◆ **TASK ITEM A**
Answer these questions from the account of scoring Zen Zen Zo's Macbeth, one line each, marking the answers (i), (ii) and (iii):
(i) In what year was the first collaborative piece with Zen Zen Zo created?
(ii) How was the music sent to Kyoto?
(iii) Who directed the production?
◆ **TASK ITEM B**
Write a continuation of the account of scoring Zen Zen Zo's Macbeth, starting after its final sentence.

◆ **QUOTED PASSAGE**
>>>

Lady Macbeth from Zen Zen Zo Macbeth © S. Woods 1996

Dear Reader

Although I had done theatre before, beginning in 1986 with my own dance production, and several shows and a multi-nation tour with Wildfire World Theatre in the early 1990s, Macbeth was the piece that made me a believer in the power of music and sound in drama. My first collaborative piece with Zen Zen Zo was created long distance, mostly through written communication by fax. I had not met any of the company and had no idea about their style or their personalities. Their communication about what they were doing was very detailed and explicit – although even with this, there were some misunderstandings.

This was some time ago, 1995, before effective email, Skype and internet chat where available in the regional town of Toowoomba. The fax machine was the quickest way to communicate in writing, but the music I wrote was still sent to Kyoto by mail on cassette tapes. They sent me a fax with a section of script and details of the treatment. The production was bilingual, Macbeth himself a well known Japanese actor who spoke no English, Lady Macbeth spoke no Japanese. The witches, the Weird Sisters, had an extended role, voicing the darkest thoughts and suggestions of various characters in both languages. The story was told through the combination of text, dance, mime, sweat, mud. And music.

Instructions from directors Lynne Bradley and Simon Woods would include a diagram of the space and the movement, times to speak lines and monologues, beats and rough tempos for dance sections, and clear instructions about the intention of each character towards each other and the way the audience should be led, both intellectually and emotionally. I wish I had those notes now – it was the most extraordinary analysis of the “Scottish play” with their own rather special take on the relevance of Shakespeare to today’s audiences. I knew exactly what I wanted my audience to feel too, and I felt it as I worked on the music.

<<<

◆ **PROVIDED DATA**
>>>

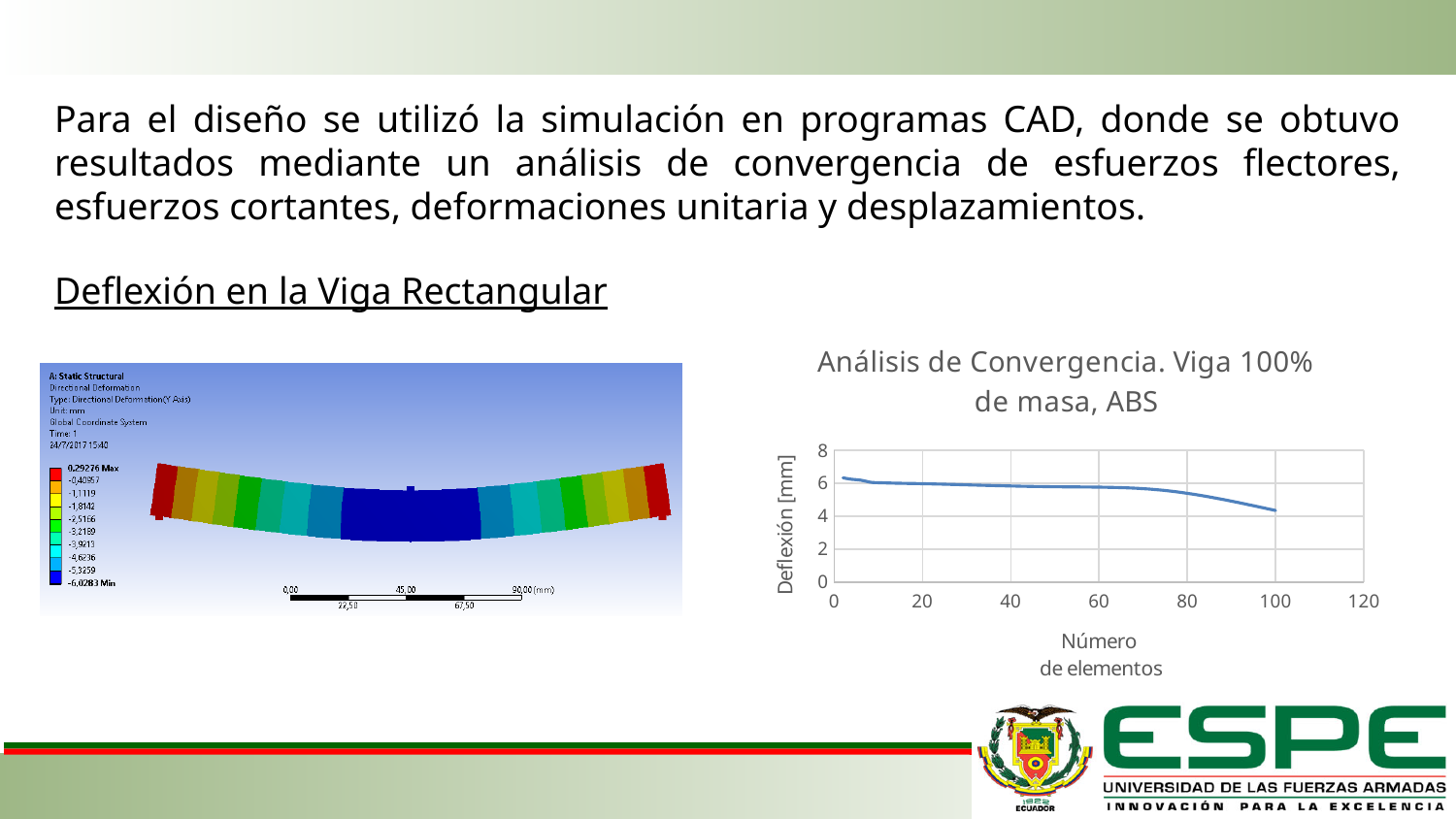
In the 'Análisis de Convergencia' chart, is the deflection at 20 elements greater or less than 4? greater In the 'Análisis de Convergencia' chart, does the deflection rise or fall as the number of elements increases? fall In the 'Análisis de Convergencia' chart, is the deflection at 20 elements greater or less than 8? less What is the title of the line chart on the slide? Análisis de Convergencia. Viga 100% de masa, ABS What is the y-axis label of the 'Análisis de Convergencia' chart? Deflexión [mm] In the 'Análisis de Convergencia' chart, which has the larger deflection: 20 elements or 100 elements? 20 elements What kind of chart is the 'Análisis de Convergencia. Viga 100% de masa, ABS' chart? line chart In the 'Análisis de Convergencia' chart, is the deflection at 100 elements greater or less than 6? less In the 'Análisis de Convergencia' chart, which has the smaller deflection: 40 elements or 100 elements? 100 elements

<<<

◆ **RESPONSE AREA A**
(i) 1995
(ii) By mail on cassette tapes
(iii) Lynne Bradley and Simon Woods

◆ **RESPONSE AREA B**
What I loved about the fax machine was the clarity of expression. Everything was there, I didn’t need to interpret what was being said. I guess because I didn’t know them, I didn’t try to read between the lines, and because they didn’t know me, the writers were very careful not to leave anything too open. There were a couple of times I missed it though.

Simon had asked for a piece for the Lady Macbeth monologue “out damned spot”. He indicated that the famous lines would be interspersed with particular movement. He needed a piece with music, then silence “so we can hear the text”. So I gave them a piece with gaps, and sent in by mail. A week later I received a fax. “Thanks for Lady M. We like it but we cut the text.” From this I assumed that they had decided to simply leave that scene out.

When I finally got to Kyoto and saw how my music was affecting the cast, I had found myself a new obsession. The “spot” scene was still in, but the text was gone. Lady Macbeth suffered her madness in the silences. The music did its job, and the audience suffered with her.